Source extract START
Personally speaking, my favorite part is the missed irony.
That's what I love about the majority of America's big-time Division I college football coaches. Their existences are lathered in ironic inanity. I mean, they bathe in the stuff, then shampoo thoroughly without rinsing. Yet come day's end, they don't see it. They never, ever see it.
College football coaches talk to their players about loyalty and family, then do the ol' Snagglepuss (Exit -- stage left!) as soon as a better offer comes along. College football coaches talk about pride and "being a man," yet grovel at the toes of every 17-year-old child with a golden arm or 4.3 speed. College football coaches talk about "looking around this room and knowing it's not about the uniform, but what's inside," then accept $2 million annually from adidas to promote what's on the outside. They are, to be blunt, a pathetic lot, and I'd just as soon have my son stay home, obsess over the Atari 2600 and smoke 10 packs of Marlboros a day than play for the used car salesmen at schools like Alabama or Arkansas or USC.
But, alas, perhaps they can't be helped. Perhaps Doltcoachitis isn't so much a pre-diagnosed condition as it is a contagious disease. Take, for example, the case of Derek Dooley, new head football coach at the University of Tennessee and a man with, well, not all that much to strut about.
Before arriving in Knoxville earlier this year, Dooley had only been a collegiate head coach once before -- at Louisiana Tech, where in three seasons he compiled a 17-20 record. Because he was Tennessee's 134th choice to replace the departed (and detested) Lane Kiffin (If you're wondering, No. 133 was David Steele, former bass player for the Fine Young Cannibals, No. 132 was Emmanuel Lewis andNo. 131 was me), most assumed Dooley would arrive with great humility and appreciation. Which he did.
For a spell.
Because he is a head coach of a Division I college football team, and because head coaches of Division I college football teams often confuse themselves with God, Dooley spent the preseason banning the media from practices and scrimmages. Which is, to be fair, his right -- though without good reason. When the Vols recently held a mock game, reporters asked if they'd finally be permitted to watch Tennessee play. According to knoxnews.com, Dooley told the press that he would only allow access to those members of the press he deemed worthy.
Here is what he said: "Show up, which is No. 1. Give effort, and be respectful. That's kind of a Rule of Three in our program. Show up, meaning be where you're supposed to be -- it doesn't matter what it is. Give effort, which means give your best -- just try. And be respectful when you encounter other people.
"Now, you guys, there are a few of you guys who have gone above and beyond during training camp, just like some of the players, came for the majority of the front-end and back-end (of practice), you gave effort, worked and asked some tough questions. You were always respectful -- which I appreciate -- and so, John Painter (associate director of media relations for UT football) has issued the first-annual Iron Vol of the Media. We've got a few people we wanted to recognize who will be attending our Wednesday night mock game for the entire session with the understanding that abuse brings control.
Source extract END
> [Action item]: Quote the stretch of the college football coaches column from "Before arriving in" through "Which he did.". You won't need the records for this work.
Extracted entries START
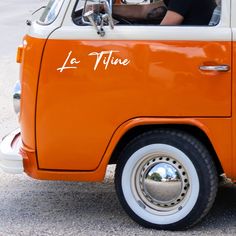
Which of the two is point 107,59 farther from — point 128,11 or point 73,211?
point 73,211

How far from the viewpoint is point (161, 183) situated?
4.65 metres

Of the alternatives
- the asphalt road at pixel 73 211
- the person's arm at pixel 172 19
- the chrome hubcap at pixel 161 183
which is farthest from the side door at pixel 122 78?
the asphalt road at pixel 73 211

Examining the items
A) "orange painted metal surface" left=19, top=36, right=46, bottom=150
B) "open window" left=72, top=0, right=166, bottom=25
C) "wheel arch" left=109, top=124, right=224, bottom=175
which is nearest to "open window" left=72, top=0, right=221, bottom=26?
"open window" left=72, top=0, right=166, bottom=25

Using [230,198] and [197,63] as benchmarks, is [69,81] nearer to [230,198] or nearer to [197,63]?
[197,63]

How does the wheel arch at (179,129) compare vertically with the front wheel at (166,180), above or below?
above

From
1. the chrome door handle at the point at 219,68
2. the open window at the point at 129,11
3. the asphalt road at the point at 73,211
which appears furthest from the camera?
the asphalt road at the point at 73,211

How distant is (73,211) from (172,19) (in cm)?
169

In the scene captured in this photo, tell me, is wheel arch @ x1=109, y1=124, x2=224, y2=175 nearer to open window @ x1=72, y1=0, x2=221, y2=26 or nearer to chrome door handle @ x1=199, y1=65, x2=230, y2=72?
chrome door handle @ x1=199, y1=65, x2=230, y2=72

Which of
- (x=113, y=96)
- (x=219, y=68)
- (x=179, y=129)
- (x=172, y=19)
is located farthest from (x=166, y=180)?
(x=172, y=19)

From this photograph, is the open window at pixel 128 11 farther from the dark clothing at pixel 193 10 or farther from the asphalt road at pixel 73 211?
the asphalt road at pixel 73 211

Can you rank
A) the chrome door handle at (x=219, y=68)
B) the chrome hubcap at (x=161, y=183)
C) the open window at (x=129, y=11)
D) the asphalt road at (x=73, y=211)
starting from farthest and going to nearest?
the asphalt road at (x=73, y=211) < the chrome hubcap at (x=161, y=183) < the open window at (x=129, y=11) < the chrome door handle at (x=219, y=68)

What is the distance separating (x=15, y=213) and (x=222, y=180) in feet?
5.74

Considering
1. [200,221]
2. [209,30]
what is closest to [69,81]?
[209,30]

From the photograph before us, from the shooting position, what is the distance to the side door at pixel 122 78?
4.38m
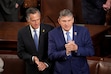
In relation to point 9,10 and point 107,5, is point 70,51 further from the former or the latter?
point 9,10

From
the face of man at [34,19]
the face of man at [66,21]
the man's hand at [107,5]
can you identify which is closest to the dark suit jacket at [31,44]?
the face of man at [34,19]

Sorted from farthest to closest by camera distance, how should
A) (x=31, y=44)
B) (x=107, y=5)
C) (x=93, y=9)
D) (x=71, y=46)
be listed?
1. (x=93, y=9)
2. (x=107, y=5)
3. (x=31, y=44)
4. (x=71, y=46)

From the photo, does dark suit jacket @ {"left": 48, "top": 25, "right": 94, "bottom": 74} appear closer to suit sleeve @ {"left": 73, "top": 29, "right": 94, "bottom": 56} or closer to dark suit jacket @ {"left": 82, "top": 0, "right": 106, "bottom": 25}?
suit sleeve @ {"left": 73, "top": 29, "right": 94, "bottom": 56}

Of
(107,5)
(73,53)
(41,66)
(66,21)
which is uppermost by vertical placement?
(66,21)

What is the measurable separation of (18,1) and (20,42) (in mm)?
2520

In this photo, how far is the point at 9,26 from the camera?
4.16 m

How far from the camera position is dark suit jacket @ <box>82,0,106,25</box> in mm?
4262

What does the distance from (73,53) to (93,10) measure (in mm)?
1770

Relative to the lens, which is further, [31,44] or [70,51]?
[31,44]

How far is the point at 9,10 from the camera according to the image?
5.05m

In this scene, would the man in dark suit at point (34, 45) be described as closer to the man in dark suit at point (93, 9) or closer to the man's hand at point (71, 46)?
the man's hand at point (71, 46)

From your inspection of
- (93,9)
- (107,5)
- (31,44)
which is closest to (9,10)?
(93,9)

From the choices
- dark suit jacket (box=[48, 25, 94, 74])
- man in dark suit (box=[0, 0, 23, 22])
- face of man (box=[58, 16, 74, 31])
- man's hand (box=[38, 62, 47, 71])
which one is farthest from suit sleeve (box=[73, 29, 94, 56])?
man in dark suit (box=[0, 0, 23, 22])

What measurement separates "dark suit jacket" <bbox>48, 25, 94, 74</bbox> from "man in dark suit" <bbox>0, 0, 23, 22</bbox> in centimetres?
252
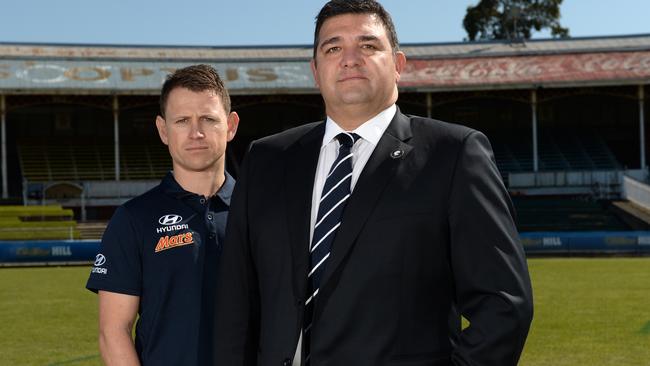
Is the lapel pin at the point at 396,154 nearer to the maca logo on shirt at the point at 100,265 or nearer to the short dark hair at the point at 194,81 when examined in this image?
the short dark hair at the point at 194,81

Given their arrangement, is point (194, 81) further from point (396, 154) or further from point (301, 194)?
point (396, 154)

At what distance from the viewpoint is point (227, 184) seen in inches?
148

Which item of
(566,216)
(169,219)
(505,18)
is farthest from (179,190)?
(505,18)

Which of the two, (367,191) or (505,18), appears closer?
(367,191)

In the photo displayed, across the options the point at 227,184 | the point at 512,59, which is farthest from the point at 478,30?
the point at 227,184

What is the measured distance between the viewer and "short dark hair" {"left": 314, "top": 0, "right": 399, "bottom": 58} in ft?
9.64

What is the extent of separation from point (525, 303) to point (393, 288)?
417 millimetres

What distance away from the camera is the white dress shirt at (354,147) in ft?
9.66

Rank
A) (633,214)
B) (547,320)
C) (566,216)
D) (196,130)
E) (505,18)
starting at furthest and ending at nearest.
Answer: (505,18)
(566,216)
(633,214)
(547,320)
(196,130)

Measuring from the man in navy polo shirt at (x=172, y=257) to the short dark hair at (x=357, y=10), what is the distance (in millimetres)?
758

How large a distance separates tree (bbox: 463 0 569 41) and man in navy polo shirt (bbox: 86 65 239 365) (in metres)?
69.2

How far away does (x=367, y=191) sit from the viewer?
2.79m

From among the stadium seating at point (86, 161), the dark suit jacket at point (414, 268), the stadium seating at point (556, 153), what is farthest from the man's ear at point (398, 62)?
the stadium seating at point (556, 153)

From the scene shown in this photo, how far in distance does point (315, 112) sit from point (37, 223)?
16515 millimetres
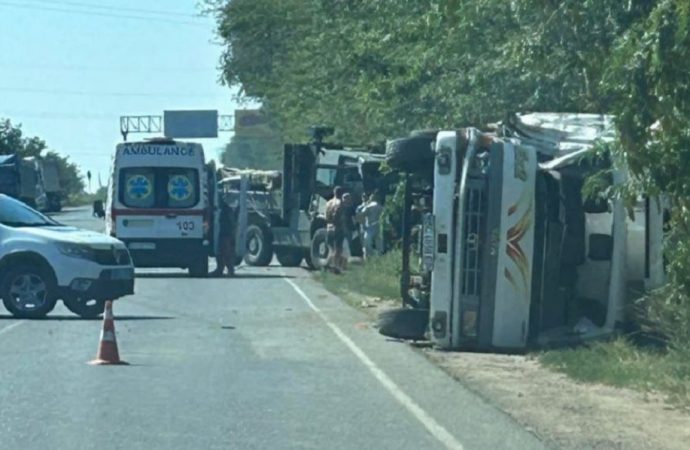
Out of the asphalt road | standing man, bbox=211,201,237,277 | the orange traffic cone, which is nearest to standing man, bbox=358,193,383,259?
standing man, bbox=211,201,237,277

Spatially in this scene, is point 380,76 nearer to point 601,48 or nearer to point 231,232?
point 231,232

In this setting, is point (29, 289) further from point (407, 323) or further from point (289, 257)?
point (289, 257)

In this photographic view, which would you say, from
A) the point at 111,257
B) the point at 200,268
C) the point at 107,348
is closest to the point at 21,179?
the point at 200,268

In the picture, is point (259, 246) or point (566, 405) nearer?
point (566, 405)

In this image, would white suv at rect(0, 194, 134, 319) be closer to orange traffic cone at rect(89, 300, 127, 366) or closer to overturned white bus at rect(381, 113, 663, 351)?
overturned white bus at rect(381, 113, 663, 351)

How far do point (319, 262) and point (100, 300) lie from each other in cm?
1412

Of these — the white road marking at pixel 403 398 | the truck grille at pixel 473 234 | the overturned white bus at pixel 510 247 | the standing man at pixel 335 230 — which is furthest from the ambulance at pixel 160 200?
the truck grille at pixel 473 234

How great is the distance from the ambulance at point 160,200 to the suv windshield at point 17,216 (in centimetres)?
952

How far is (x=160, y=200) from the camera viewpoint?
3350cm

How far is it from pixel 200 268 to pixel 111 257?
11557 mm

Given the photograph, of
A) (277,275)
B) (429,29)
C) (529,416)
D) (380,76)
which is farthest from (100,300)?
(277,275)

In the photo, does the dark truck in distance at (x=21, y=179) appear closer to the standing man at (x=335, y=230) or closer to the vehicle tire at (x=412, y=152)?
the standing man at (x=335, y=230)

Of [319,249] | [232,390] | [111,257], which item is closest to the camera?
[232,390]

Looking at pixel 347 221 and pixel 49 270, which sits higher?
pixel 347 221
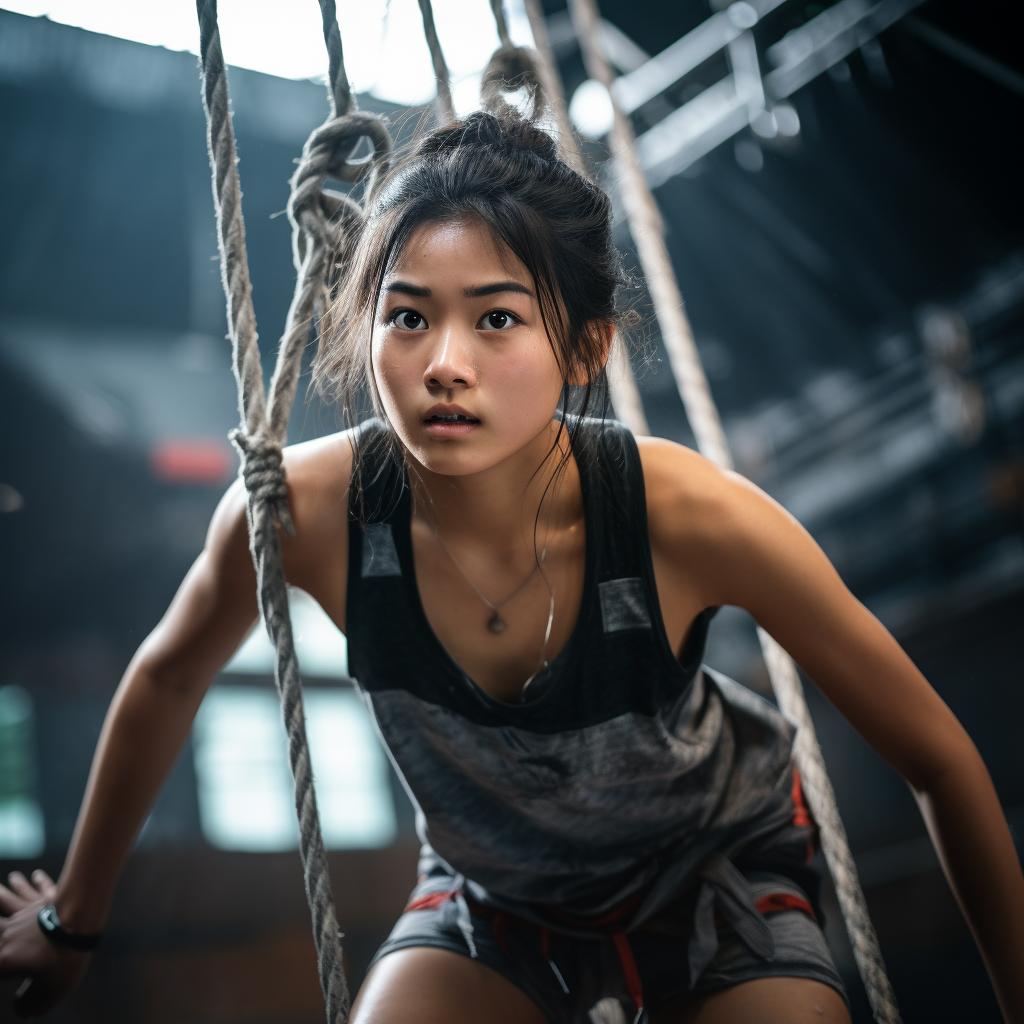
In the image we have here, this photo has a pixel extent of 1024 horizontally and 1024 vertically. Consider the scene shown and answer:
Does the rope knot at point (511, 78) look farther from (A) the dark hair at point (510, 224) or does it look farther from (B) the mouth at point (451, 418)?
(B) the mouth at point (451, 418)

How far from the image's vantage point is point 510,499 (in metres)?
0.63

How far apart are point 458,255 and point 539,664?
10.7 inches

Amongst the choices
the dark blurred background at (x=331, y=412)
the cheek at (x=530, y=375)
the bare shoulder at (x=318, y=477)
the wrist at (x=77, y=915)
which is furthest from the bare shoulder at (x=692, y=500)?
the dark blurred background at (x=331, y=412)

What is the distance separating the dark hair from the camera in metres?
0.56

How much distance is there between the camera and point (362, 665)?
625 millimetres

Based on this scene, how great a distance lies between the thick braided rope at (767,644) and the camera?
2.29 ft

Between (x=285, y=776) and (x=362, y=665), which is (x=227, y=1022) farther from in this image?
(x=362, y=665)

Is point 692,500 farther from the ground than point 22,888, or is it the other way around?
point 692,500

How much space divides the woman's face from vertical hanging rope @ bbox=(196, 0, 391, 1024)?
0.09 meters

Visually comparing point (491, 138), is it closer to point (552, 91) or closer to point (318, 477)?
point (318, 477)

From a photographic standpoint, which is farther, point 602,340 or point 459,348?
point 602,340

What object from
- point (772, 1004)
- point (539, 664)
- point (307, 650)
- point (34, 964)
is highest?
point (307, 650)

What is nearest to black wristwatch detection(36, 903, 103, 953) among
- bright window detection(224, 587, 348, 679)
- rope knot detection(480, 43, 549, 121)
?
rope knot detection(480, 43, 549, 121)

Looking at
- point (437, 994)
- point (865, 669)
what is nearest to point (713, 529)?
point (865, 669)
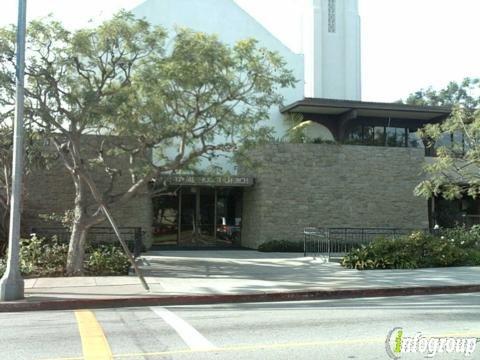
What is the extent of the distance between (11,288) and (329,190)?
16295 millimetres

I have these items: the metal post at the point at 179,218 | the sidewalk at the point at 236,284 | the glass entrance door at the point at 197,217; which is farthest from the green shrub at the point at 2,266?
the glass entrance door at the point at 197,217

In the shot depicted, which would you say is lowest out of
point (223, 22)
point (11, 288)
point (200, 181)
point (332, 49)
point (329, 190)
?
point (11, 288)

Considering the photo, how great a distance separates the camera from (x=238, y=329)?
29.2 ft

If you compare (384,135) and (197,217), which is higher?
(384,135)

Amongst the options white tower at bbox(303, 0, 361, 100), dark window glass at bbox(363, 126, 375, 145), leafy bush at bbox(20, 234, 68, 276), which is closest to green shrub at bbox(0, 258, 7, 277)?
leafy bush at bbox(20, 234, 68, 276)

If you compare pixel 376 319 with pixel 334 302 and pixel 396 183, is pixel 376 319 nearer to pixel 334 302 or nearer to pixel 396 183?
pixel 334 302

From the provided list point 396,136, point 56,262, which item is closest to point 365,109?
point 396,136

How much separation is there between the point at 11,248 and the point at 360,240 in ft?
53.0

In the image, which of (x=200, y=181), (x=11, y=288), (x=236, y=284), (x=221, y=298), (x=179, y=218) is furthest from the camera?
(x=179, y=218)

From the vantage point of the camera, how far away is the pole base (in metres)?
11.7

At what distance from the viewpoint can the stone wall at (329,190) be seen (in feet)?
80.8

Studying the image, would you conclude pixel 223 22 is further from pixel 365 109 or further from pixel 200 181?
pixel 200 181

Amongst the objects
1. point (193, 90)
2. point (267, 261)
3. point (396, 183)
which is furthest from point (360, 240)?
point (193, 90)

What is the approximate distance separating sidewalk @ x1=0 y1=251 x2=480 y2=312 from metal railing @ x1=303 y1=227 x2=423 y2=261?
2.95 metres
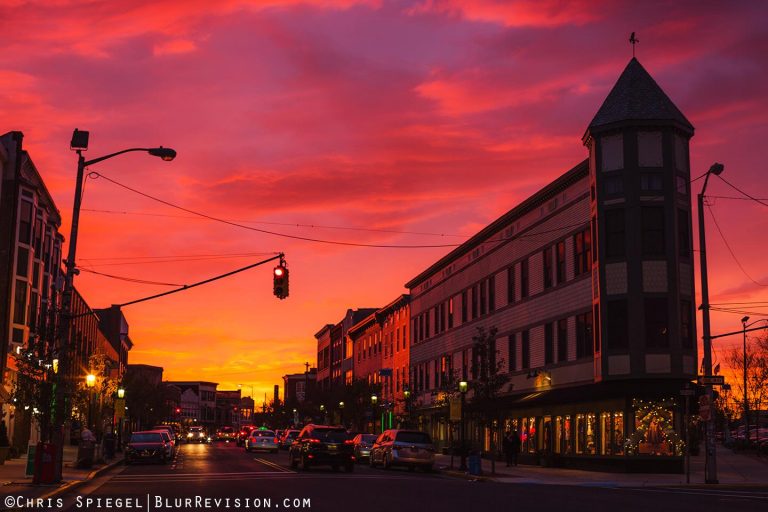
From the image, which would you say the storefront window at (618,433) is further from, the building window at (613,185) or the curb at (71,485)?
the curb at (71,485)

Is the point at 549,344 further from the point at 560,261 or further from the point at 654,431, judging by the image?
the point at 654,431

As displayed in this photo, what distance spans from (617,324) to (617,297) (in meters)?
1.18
Extracted entries END
> [Result for this task]:
Before arriving in Knoxville earlier this year, Dooley had only been a collegiate head coach once before -- at Louisiana Tech, where in three seasons he compiled a 17-20 record. Because he was Tennessee's 134th choice to replace the departed (and detested) Lane Kiffin (If you're wondering, No. 133 was David Steele, former bass player for the Fine Young Cannibals, No. 132 was Emmanuel Lewis andNo. 131 was me), most assumed Dooley would arrive with great humility and appreciation. Which he did.